Exercise goal ->
Please write out the records word for word, starting at the line that contains "How far is the pink" and continuing through the end of the records, leaving the pictures out.

Data ->
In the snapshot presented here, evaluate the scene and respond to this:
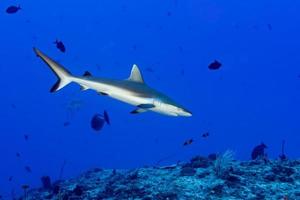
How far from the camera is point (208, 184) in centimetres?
873

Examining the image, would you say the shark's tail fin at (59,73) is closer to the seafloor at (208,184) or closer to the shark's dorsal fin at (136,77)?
the shark's dorsal fin at (136,77)

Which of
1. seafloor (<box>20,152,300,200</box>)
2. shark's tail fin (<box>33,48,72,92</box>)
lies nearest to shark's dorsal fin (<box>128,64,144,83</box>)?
shark's tail fin (<box>33,48,72,92</box>)

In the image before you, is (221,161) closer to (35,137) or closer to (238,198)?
(238,198)

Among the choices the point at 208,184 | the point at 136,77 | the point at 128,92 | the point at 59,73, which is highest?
the point at 136,77

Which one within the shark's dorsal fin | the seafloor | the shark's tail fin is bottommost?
the seafloor

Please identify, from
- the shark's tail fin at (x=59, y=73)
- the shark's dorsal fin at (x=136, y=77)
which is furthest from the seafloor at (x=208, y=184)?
the shark's tail fin at (x=59, y=73)

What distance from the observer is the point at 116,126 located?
98438 millimetres

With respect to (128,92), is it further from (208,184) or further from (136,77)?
(208,184)

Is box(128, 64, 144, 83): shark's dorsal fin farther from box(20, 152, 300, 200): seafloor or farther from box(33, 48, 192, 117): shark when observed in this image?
→ box(20, 152, 300, 200): seafloor

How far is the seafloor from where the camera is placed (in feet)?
26.8

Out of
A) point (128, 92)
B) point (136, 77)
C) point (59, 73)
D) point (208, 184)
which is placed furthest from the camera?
point (208, 184)

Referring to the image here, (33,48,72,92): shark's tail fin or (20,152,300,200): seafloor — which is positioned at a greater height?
(33,48,72,92): shark's tail fin

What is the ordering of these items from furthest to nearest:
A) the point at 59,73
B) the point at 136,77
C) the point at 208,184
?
the point at 208,184
the point at 136,77
the point at 59,73

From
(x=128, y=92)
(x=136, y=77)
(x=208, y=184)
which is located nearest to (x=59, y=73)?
(x=128, y=92)
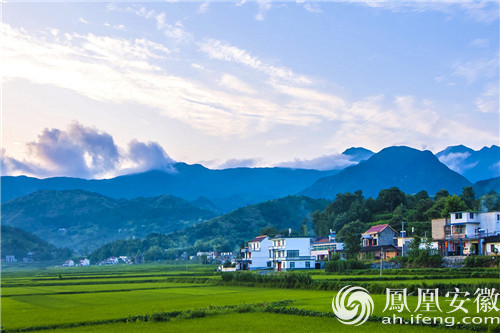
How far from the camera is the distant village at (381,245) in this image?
45103 mm

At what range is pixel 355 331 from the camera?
15.9m

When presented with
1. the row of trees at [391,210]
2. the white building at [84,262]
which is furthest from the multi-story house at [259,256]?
the white building at [84,262]

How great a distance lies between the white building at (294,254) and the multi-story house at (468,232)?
15.2 metres

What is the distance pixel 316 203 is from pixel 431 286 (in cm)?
14476

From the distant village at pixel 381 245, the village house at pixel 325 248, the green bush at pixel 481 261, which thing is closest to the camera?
the green bush at pixel 481 261

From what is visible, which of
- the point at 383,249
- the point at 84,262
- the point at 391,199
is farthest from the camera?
the point at 84,262

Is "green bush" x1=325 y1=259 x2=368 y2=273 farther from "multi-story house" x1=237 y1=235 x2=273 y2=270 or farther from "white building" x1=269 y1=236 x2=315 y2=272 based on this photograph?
"multi-story house" x1=237 y1=235 x2=273 y2=270

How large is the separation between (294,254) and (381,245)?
31.7ft

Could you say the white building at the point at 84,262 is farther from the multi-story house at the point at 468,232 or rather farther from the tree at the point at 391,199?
the multi-story house at the point at 468,232

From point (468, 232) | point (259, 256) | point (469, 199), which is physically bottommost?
point (259, 256)

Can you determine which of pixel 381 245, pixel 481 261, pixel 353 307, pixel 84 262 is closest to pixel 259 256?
pixel 381 245

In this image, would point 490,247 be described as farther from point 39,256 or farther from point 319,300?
point 39,256

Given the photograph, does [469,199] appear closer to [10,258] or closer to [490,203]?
[490,203]

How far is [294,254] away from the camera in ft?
192
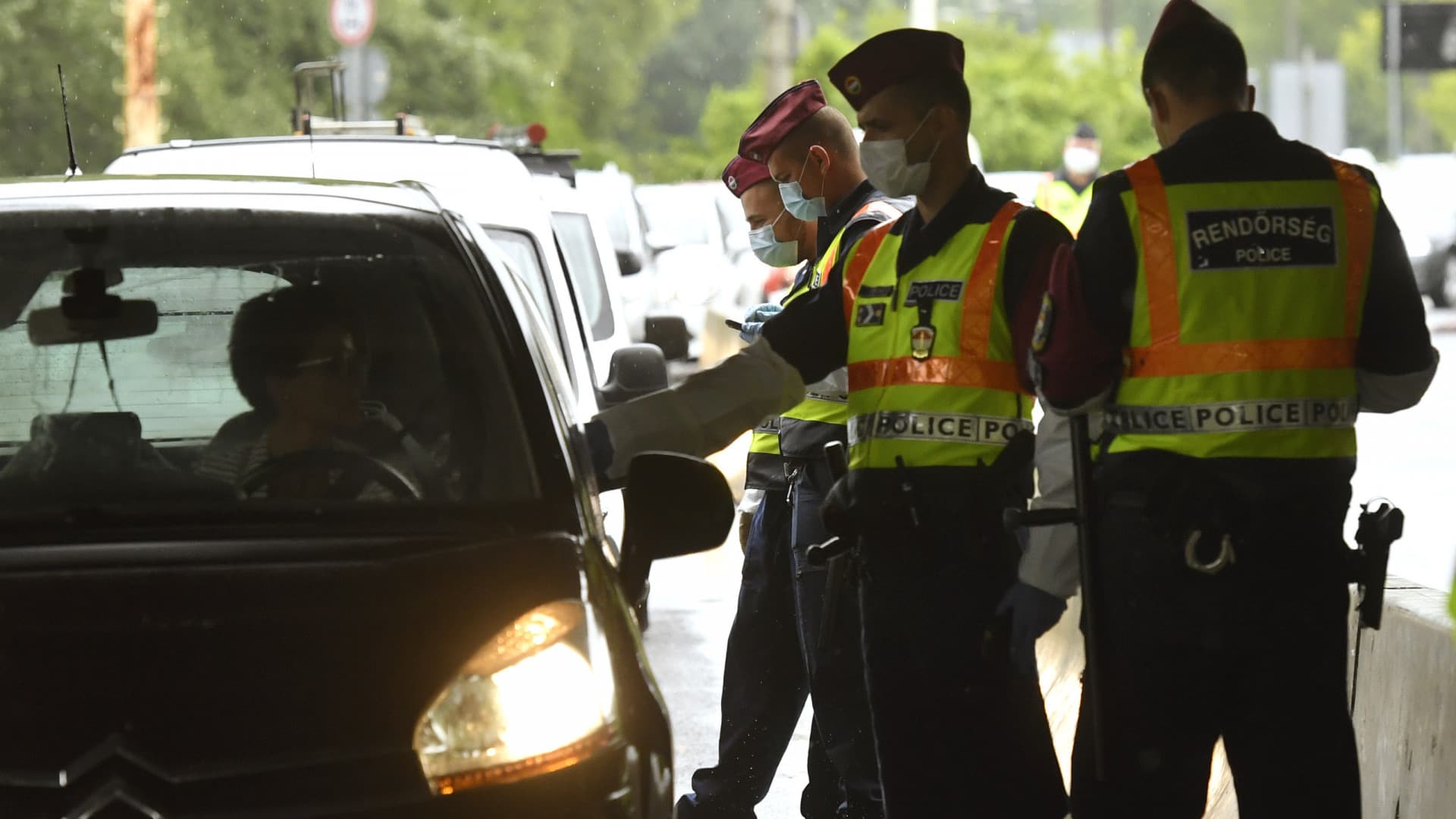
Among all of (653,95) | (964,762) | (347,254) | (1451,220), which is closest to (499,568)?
(347,254)

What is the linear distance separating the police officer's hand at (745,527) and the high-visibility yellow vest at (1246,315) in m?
2.16

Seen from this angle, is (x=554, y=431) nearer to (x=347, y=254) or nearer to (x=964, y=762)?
(x=347, y=254)

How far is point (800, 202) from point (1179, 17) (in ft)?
5.43

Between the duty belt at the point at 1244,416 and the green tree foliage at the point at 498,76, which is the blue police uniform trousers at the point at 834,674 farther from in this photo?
the green tree foliage at the point at 498,76

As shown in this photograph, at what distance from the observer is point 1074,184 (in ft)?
55.7

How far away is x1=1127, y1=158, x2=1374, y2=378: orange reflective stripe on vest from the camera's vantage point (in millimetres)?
3836

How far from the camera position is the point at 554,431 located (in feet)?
12.2

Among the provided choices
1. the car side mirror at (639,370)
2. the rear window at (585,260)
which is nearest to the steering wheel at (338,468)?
the car side mirror at (639,370)

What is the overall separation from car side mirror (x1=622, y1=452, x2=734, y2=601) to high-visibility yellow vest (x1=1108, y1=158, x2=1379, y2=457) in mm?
728

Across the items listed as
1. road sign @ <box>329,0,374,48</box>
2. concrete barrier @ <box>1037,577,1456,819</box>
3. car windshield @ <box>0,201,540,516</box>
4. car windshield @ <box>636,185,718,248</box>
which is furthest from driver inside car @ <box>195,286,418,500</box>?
car windshield @ <box>636,185,718,248</box>

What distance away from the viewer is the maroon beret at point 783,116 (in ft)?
18.3

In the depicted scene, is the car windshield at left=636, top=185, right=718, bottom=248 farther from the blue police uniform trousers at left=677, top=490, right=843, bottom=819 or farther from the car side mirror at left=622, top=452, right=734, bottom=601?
the car side mirror at left=622, top=452, right=734, bottom=601

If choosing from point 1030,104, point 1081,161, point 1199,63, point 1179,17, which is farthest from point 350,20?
point 1030,104

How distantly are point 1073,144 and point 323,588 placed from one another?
14.0 meters
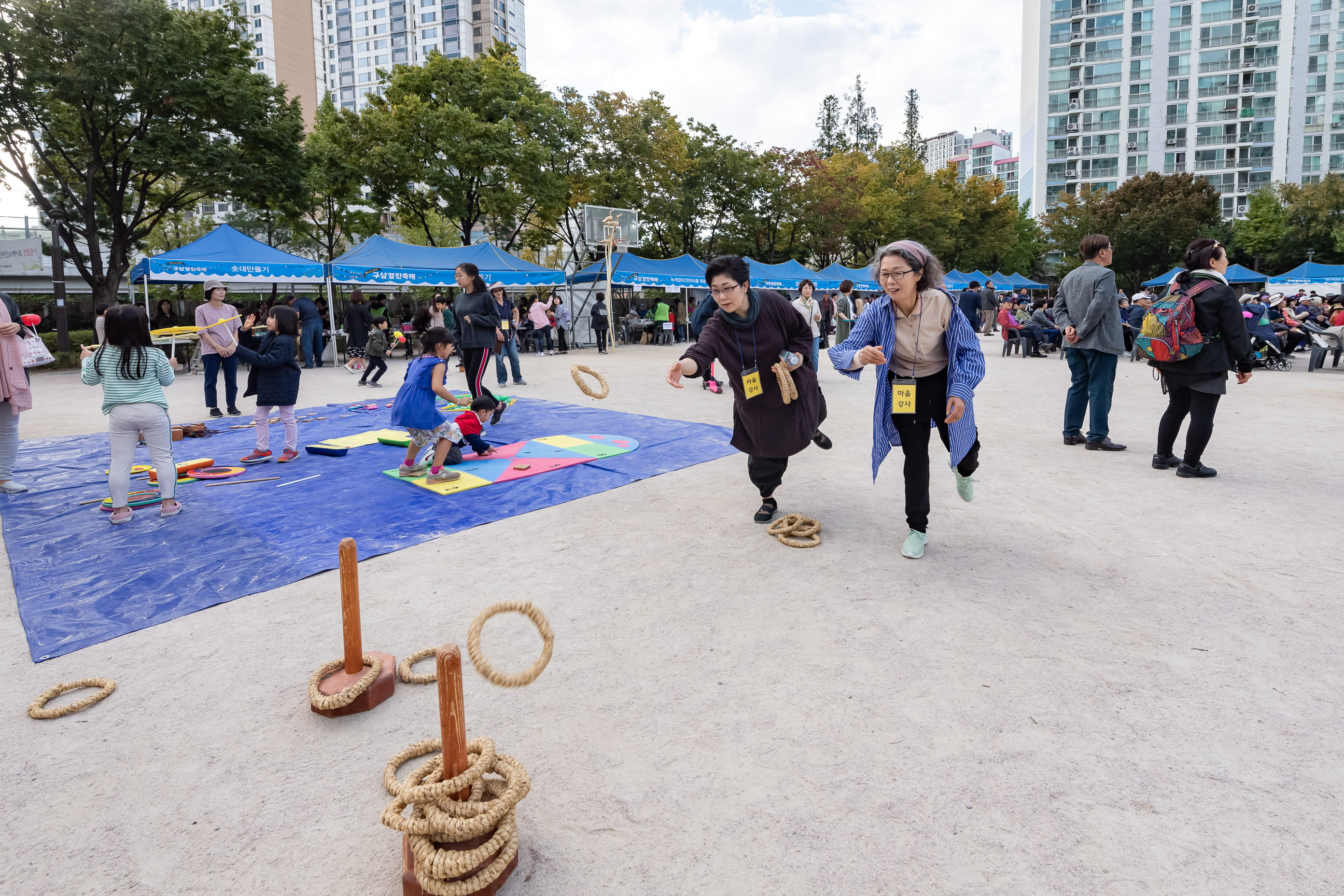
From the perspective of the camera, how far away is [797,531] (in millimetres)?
4434

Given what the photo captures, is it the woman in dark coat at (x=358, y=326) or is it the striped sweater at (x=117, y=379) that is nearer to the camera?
the striped sweater at (x=117, y=379)

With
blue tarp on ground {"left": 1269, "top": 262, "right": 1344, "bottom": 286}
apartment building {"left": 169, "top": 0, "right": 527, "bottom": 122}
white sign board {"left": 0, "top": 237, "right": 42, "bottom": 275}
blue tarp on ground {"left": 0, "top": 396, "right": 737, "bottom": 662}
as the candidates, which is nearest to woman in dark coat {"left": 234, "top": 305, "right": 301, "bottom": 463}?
blue tarp on ground {"left": 0, "top": 396, "right": 737, "bottom": 662}

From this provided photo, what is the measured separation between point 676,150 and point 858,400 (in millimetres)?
22834

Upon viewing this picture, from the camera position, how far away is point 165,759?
7.72 ft

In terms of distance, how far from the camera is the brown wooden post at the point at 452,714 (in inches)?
65.6


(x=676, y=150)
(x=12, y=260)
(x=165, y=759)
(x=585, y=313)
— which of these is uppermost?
(x=676, y=150)

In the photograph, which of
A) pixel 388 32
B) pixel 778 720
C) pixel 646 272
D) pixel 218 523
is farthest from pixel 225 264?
pixel 388 32

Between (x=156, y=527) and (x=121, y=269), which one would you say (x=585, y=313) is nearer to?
(x=121, y=269)

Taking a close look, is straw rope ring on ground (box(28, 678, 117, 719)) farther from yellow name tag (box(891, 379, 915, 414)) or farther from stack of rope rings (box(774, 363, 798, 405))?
yellow name tag (box(891, 379, 915, 414))

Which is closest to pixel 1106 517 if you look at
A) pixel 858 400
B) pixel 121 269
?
pixel 858 400

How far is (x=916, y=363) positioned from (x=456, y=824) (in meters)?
3.12

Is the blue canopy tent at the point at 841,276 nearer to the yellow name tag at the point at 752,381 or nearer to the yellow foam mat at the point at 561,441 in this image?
the yellow foam mat at the point at 561,441

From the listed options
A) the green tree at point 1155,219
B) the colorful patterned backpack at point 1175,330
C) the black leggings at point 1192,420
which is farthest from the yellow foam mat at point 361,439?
the green tree at point 1155,219

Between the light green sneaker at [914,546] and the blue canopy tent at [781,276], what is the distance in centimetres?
1858
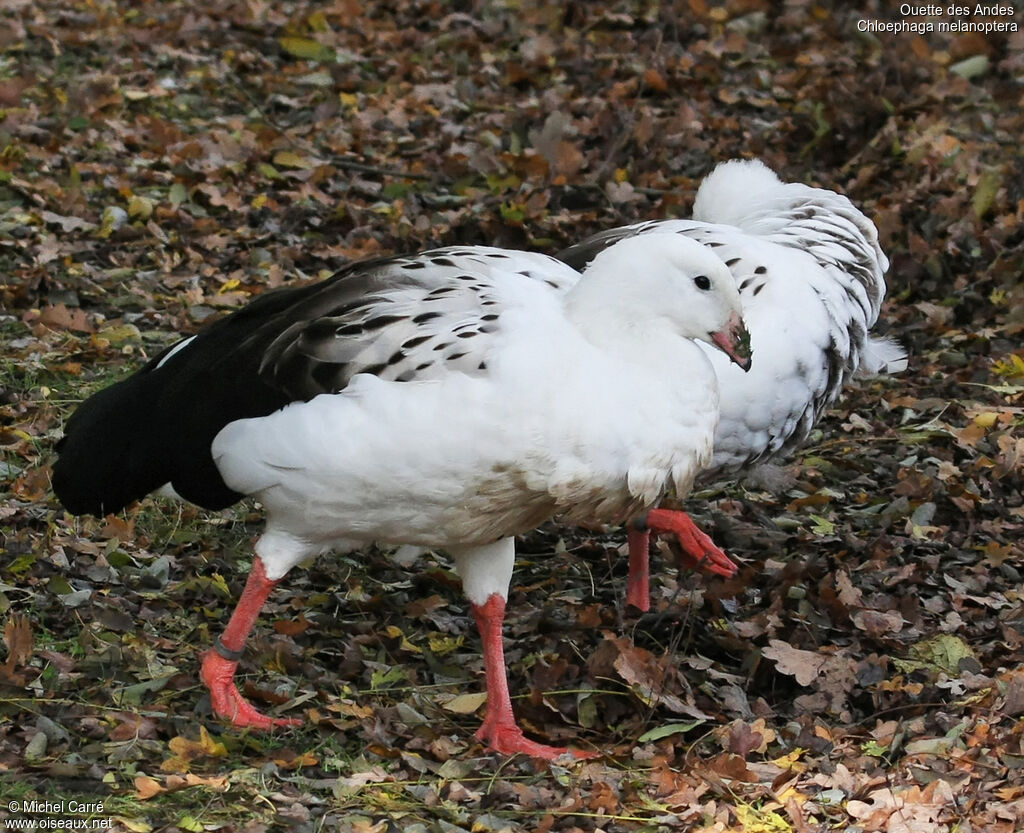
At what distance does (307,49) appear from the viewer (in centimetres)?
1072

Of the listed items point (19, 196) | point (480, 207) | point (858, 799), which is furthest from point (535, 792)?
point (19, 196)

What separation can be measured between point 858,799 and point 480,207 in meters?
4.90

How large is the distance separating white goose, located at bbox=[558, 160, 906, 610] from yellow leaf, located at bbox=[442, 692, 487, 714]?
885mm

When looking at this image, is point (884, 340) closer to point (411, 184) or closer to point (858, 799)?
point (858, 799)

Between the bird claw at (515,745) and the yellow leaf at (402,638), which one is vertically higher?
the bird claw at (515,745)

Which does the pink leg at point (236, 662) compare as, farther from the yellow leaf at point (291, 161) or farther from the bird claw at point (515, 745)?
the yellow leaf at point (291, 161)

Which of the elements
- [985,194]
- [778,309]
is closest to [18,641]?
[778,309]

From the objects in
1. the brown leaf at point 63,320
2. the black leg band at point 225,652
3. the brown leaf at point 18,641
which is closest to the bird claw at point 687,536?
the black leg band at point 225,652

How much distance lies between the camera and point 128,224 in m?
8.23

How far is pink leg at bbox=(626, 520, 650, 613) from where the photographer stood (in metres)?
5.68

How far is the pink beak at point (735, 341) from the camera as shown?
4.54m

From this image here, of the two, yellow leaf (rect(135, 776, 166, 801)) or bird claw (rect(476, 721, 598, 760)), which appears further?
bird claw (rect(476, 721, 598, 760))

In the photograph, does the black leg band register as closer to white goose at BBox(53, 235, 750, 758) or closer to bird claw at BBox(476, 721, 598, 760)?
white goose at BBox(53, 235, 750, 758)

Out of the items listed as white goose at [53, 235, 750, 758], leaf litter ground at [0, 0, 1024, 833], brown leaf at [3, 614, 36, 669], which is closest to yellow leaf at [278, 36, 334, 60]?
leaf litter ground at [0, 0, 1024, 833]
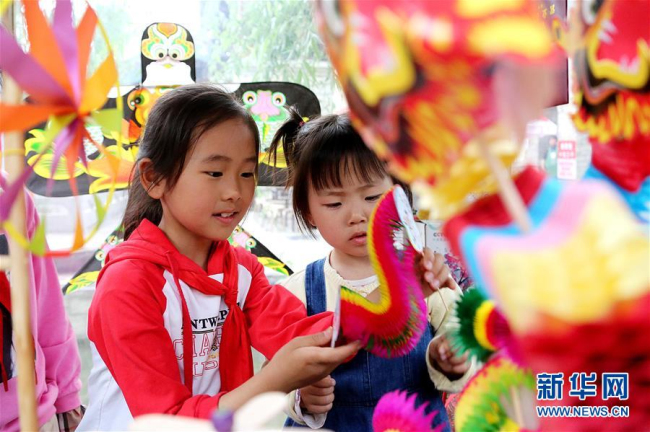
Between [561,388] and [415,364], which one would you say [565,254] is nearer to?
[561,388]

Written solution ->
How far is the pink beak at point (735, 341) from the camera as shown?
4.54m

From this image here, of the two, yellow leaf (rect(135, 776, 166, 801)) or bird claw (rect(476, 721, 598, 760)), which appears further?
bird claw (rect(476, 721, 598, 760))

In the photograph, does the black leg band register as closer to white goose at BBox(53, 235, 750, 758) or closer to bird claw at BBox(476, 721, 598, 760)?
white goose at BBox(53, 235, 750, 758)

Out of the items listed as white goose at [53, 235, 750, 758], leaf litter ground at [0, 0, 1024, 833], brown leaf at [3, 614, 36, 669], which is closest to yellow leaf at [278, 36, 334, 60]?
leaf litter ground at [0, 0, 1024, 833]
Between [561,388] and [415,364], which one would you say [565,254] is nearer to?
[561,388]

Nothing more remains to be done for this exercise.